Both fifteen-member teams were composed of mainly young firefighters and police officers who offered their team the biggest advantage in weight and muscle.
“We use the big, strapping ones who have only been here for two or three years,” Pilozzi said. “I used to take part, and council members used to, too — but we don’t use any old guys anymore.”
The city’s strategy seemed to pay off, as North Tonawanda Firefighter Doug Orlowski himself admitted.
“They were just bigger than us, you know, more dedicated to training off-season,” Orlowski joked. “I saw they brought some new faces, too.”
Orlowski and other members of the losing team said that the dry ground also created some problems. According to the North Tonawanda team, the ground was slicker than expected and made it hard for them to move their feet.
The battle began before the whistle sounded, when members of each team argued about the starting point of the rope.
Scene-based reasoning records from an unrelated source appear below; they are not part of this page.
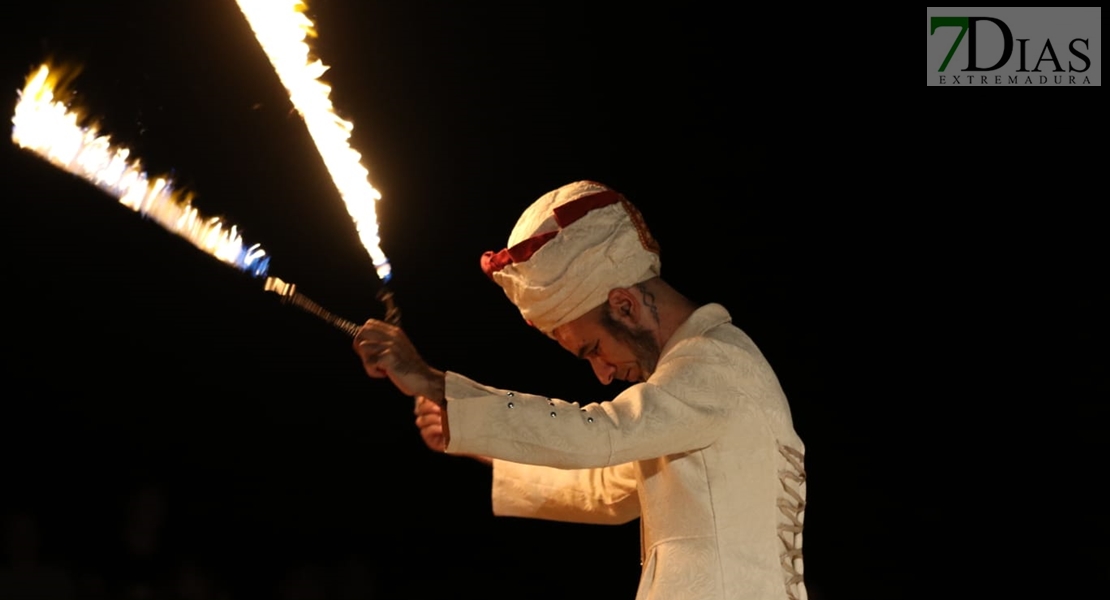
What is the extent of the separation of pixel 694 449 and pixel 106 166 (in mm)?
1313

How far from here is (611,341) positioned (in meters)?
2.44

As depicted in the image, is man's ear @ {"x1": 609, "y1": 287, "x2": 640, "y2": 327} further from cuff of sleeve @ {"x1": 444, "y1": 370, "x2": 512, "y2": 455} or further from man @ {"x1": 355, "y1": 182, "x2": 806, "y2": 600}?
cuff of sleeve @ {"x1": 444, "y1": 370, "x2": 512, "y2": 455}

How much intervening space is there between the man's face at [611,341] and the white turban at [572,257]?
29 mm

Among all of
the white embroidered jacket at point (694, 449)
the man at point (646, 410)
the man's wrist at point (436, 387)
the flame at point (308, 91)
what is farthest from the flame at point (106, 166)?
the white embroidered jacket at point (694, 449)

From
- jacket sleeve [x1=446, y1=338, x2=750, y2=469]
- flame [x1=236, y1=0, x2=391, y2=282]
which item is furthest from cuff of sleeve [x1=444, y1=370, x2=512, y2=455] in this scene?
flame [x1=236, y1=0, x2=391, y2=282]

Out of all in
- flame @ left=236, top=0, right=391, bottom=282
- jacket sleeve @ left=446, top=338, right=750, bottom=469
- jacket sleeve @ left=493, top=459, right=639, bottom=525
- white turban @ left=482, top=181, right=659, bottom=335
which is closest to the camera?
jacket sleeve @ left=446, top=338, right=750, bottom=469

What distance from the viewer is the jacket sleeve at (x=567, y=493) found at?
262cm

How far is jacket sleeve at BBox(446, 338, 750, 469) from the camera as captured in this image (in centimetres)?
208

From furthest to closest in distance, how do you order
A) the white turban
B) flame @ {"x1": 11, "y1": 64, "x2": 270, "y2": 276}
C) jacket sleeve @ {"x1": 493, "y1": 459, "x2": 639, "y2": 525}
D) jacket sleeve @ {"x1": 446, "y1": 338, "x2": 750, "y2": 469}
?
1. jacket sleeve @ {"x1": 493, "y1": 459, "x2": 639, "y2": 525}
2. flame @ {"x1": 11, "y1": 64, "x2": 270, "y2": 276}
3. the white turban
4. jacket sleeve @ {"x1": 446, "y1": 338, "x2": 750, "y2": 469}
The rope was moved inches back-and-forth until both teams were satisfied.
“Those inches were a big point of consternation,” Ortt said.
North Tonawanda and City of Tonawanda residents grew somewhat restless during the argument, and began cheering on their teams before the tug began. But it was nothing compared to the moment the city claimed victory, which resulted in a roaring cheer.
“I came to see Tonawanda tear up North Tonawanda,” Bob Hammer said. “So I’m pretty happy with the win.”
North Tonawanda’s loss marks Ortt’s first failure in the annual tug-of-war while serving as mayor.
Today, he will have to push the winning Mayor Pilozzi over the Renaissance Bridge in the annual post-tug tradition. Ortt said he thinks he will have his work cut out for him.
“It should be interesting,” Pilozzi said. “I weigh about twice as much as him, so we’ll see how it goes.”
The mayor’s ride will begin at 6 p.m. on Sweeney Street near Main Street.